Briefly, samples and untreated HDFs as positive controls for growth were incubated for 3 h at 37 °C with the dye diluted in culture medium according to the manufacturer’s instructions. Then, 100 μL of supernatant taken from the sample or control was loaded in 96-well plates. The supernatants were analyzed using a spectrophotometer (Victor 3, PerkinElmer, Waltham, MA, USA) with a double wavelength reading at 570 nm and 600 nm. Finally, the reduced percentage of the dye (D_red%) was calculated by correlating absorbance values and the molar extinction coefficients of the dye at the selected wavelengths. Equation (6) was applied, as follows:

$$D_{red}\%=100\times {\displaystyle \frac{\left({\mathsf{\epsilon }}_{\mathrm{o}\mathrm{x}}\right){\mathsf{\lambda }}_2{\mathrm{A}\mathsf{\lambda }}_1-\left({\mathsf{\epsilon }}_{\mathrm{o}\mathrm{x}}\right){\mathsf{\lambda }}_1{\mathrm{A}\mathsf{\lambda }}_2 \mathrm{o}\mathrm{f} \mathrm{t}\mathrm{e}\mathrm{s}\mathrm{t} \mathrm{a}\mathrm{g}\mathrm{e}\mathrm{n}\mathrm{t} \mathrm{d}\mathrm{i}\mathrm{l}\mathrm{u}\mathrm{t}\mathrm{i}\mathrm{o}\mathrm{n}}{\left({\mathsf{\epsilon }}_{\mathrm{o}\mathrm{x}}\right){\mathsf{\lambda }}_2{\mathrm{A}°\mathsf{\lambda }}_1-\left({\mathsf{\epsilon }}_{\mathrm{o}\mathrm{x}}\right){\mathsf{\lambda }}_1{\mathrm{A}°\mathsf{\lambda }}_2 \mathrm{o}\mathrm{f} \mathrm{u}\mathrm{n}\mathrm{t}\mathrm{r}\mathrm{e}\mathrm{a}\mathrm{t}\mathrm{e}\mathrm{d} \mathrm{p}\mathrm{o}\mathrm{s}\mathrm{i}\mathrm{t}\mathrm{i}\mathrm{v}\mathrm{e} \mathrm{g}\mathrm{r}\mathrm{o}\mathrm{w}\mathrm{t}\mathrm{h} \mathrm{c}\mathrm{o}\mathrm{n}\mathrm{t}\mathrm{r}\mathrm{o}\mathrm{l}}}$$

(6)

where ε_ox is the molar extinction coefficient of dye oxidized form, λ₁ = 570 nm, λ₂ = 600 nm, A is the absorbance of test wells, and A° is the absorbance of cells growing in the positive control well.
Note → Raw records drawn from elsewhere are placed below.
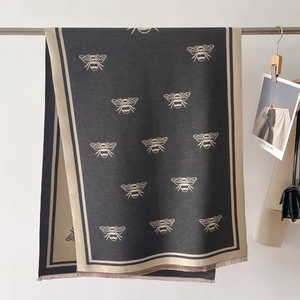 Detail of winter scarf featuring bee jacquard pattern and fine fringe on the hem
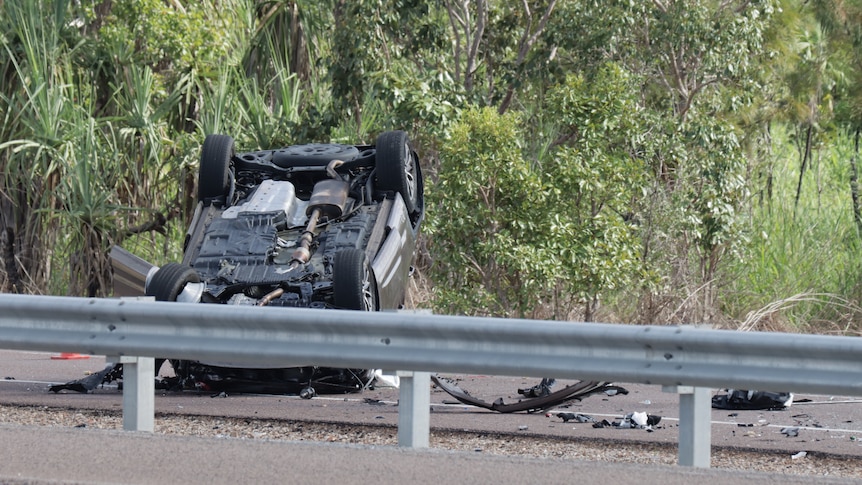 A crashed car rested on its roof on the side of a highway, in front of scrub. 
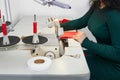 Young tailor using professional overlock sewing machine in workshop studio. Equipment for edging, hemming or seaming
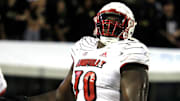 Louisville offensive lineman Trevor Reid reacts against UCF during the first half Friday, Sept. 9, 2022, in Orlando, Fla.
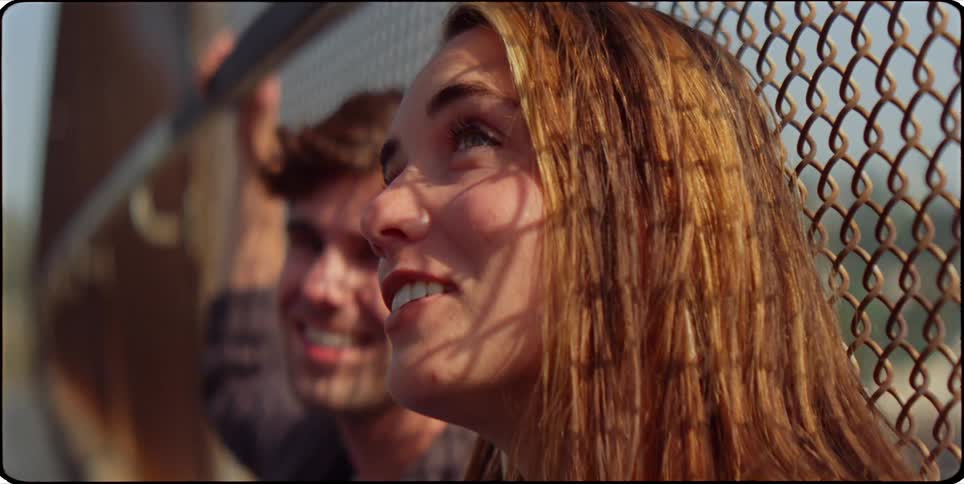 A man and a woman sit on the ground of a fenced pedestrian overpass chatting and laughing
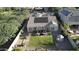 Aerial view of a backyard featuring a well-maintained lawn, covered patio, and solar panels on the roof at 4277 E Blue Sage Ct, Gilbert, AZ 85297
4.11. Statistical Analysis

Statistical analyses were carried out to assess the significance of the differences observed in the performed tests between HAp/SA/Coll_f and HAp/SA/Coll_b inks. An independent t-test analysis was performed with the Jamovi Software (v. 2.2.5), taking into account of the numerosity of the samples and setting a significance threshold (p) equal to 0.05. All data are presented as the means ± standard deviations.